Right now it is generating 4kWp, which is running the agitator, tank, and water pump.

"During the day we would not need much of the energy that is produced, so it is stored in the batteries. To give you an idea, when you start milking at night, the batteries will be full and when it finishes, they will be empty again.

“On a good sunny afternoon, between the panels and the batteries, you could have up to 10kWp stored and ready to go.

"Realistically, to run the milking parlor I would need 30kWp, so considering that I only have a small system, it is producing a decent amount of power."


Douglas was able to install the panels with the help of a 30% grant from the Irish Sustainable Energy Authority (SEAI).

He was able to claim VAT and pay 100% of the net investment cost in taxes in one year.

Speaking about the new system in operation, Douglas said, "Overall, I'm happy with it. I would have liked to put a larger unit, but it just wasn't feasible."

Douglas said that just because of the grant and the tax incentive that came with installing the solar panels, it would not have been such an attractive option to invest.

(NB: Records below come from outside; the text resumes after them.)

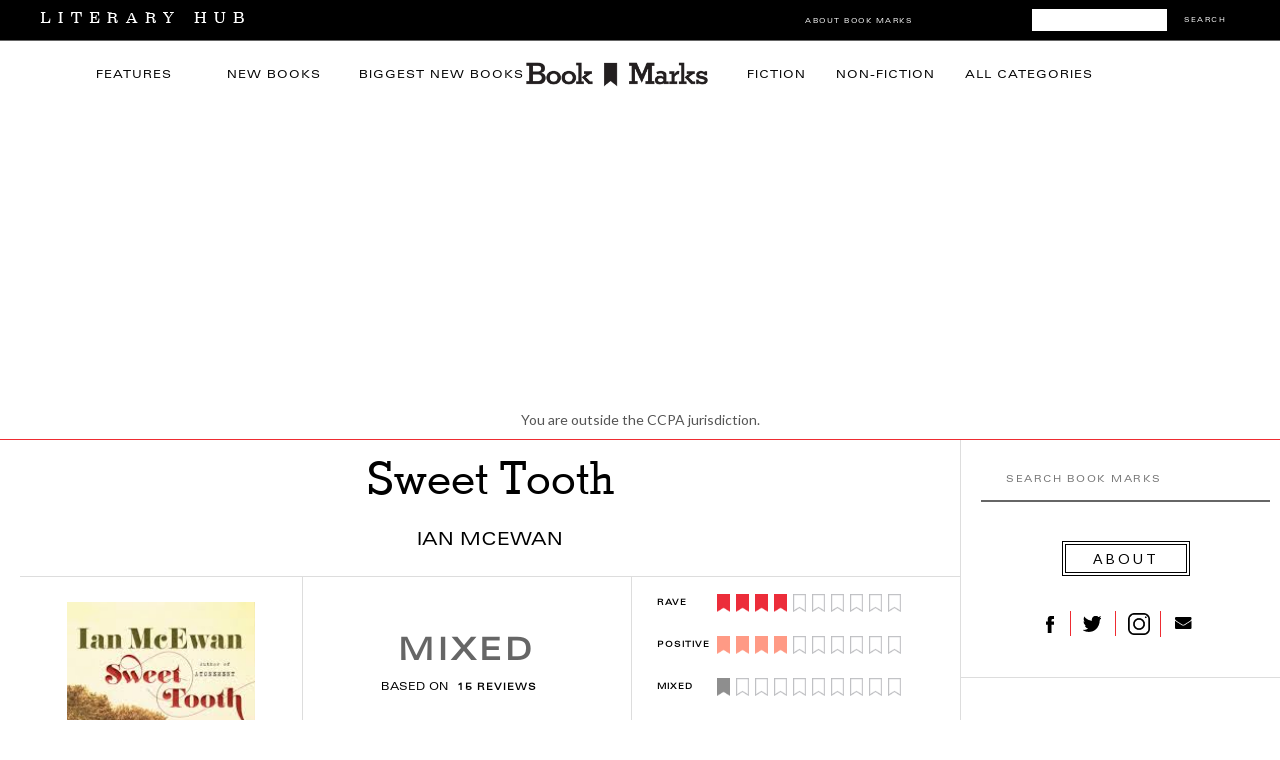

--- FILE ---
content_type: text/html; charset=utf-8
request_url: https://www.google.com/recaptcha/api2/aframe
body_size: 184
content:
<!DOCTYPE HTML><html><head><meta http-equiv="content-type" content="text/html; charset=UTF-8"></head><body><script nonce="VbRb1LUeW0B6fw3auJR6Vw">/** Anti-fraud and anti-abuse applications only. See google.com/recaptcha */ try{var clients={'sodar':'https://pagead2.googlesyndication.com/pagead/sodar?'};window.addEventListener("message",function(a){try{if(a.source===window.parent){var b=JSON.parse(a.data);var c=clients[b['id']];if(c){var d=document.createElement('img');d.src=c+b['params']+'&rc='+(localStorage.getItem("rc::a")?sessionStorage.getItem("rc::b"):"");window.document.body.appendChild(d);sessionStorage.setItem("rc::e",parseInt(sessionStorage.getItem("rc::e")||0)+1);localStorage.setItem("rc::h",'1769395297585');}}}catch(b){}});window.parent.postMessage("_grecaptcha_ready", "*");}catch(b){}</script></body></html>

--- FILE ---
content_type: text/plain
request_url: https://rtb.openx.net/openrtbb/prebidjs
body_size: -85
content:
{"id":"479516eb-36ac-49fb-bd0b-fb78a075a227","nbr":0}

He added: “To run the entire farm and house, you would probably need twice as many panels as I have.

“I hope to go up to 9kWp, which I would see adding another seven panels; There are many rules and regulations that hinder massive expansion.

It really makes a difference, not massively, but it still helps a little when it comes to ESB's bill.

"Do they produce enough economically to earn money? No, but if you accept the grant and the tax incentive, you do.

“It costs € 11,000 for the 21 panels that were installed at the start and another € 2,000 for the seven panels that were recently purchased.

“I was able to cancel a good proportion of the total cost, which resulted in around € 4,000.

“The added benefit, as I already said, is that it will help reduce our carbon footprint on the farm. Look at it this way, the sun is shining, which helps grow grass, which cows turn into milk. In our case, we are making additional use of sunlight, converting it into electricity that we use to produce milk, in some way. "

Thanks to Douglas and Pat (and everyone involved) for their help in compiling this piece remotely (and for submitting photos). Due to continued restrictions of coronavirus (Covid-19), visits to the farm are not possible at this time.